To give you an idea of how even ABC/ESPN treated the event and alienated the radical Soccer Heads who care about such things.  In 1994, ABC used Roger Twibell as its lead announcer.  I haven’t seen that guy in years and the last time I saw him doing anything was a UNLV football game in the middle of night on CBS Sports Network.  For some reason in 2002, ABC/ESPN used Jack Edwards as its lead announcer.  That guy is a clown period much less on something like Soccer and I don’t even know where he works now, or if he works.  And, in 2006 ABC used Dave O’Brien as its lead announcer.  O’Brien who cut his teeth on baseball tried his best, but the Soccer Heads freaked out because he didn’t use the correct terminology and mispronounced names at times.  I’m sure he was more than happy to go back to baseball.

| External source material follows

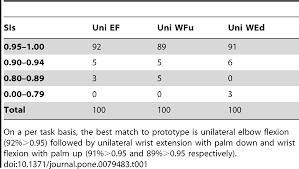 a brain motor control assessment bmca protocol for upper limb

FOX will employ all on-site announcers again using the FIFA World Feed.  But, if you are truly interested, you are better off from the television perspective to find “Telemundo” who will broadcast the event in Spanish in the United States.  Telemundo’s lead announcer is Andres Cantor – a true legend – who is known mostly for his elongated GOOOOOOOOOOOOOOAAAAAAAAAAAAAALLLLLLLL” call each time a call is scored. If you don’t know Spanish, goal is the only word you’ll understand, but who cares.  He’s just awesome and will broadcast his first world cup since 1996.

FIFA is trying to increase the exposure of its tournament.  The organization, which has endured a major bribery scandal over the past 3 years, will expand the tournament to 48 teams in 2026.  That’s 16 groups of 3 teams apiece, with only the group winner advancing to the “Knockout Stage”.  America is teaming with Canada and Mexico in a bid to host the 2026 cup.  American hosted before in 1996.  Since then, Asia hosted for the first time in 2002 and in 2022 Qutar becomes the first Middle Eastern Country to host, although there are valid concerns that the searing heat in the small desert country will effect the event.  And, there’s also a concern that they only won the host role by greasing the right palms at FIFA, which frankly doesn’t make them any different from how business in done in America sometimes.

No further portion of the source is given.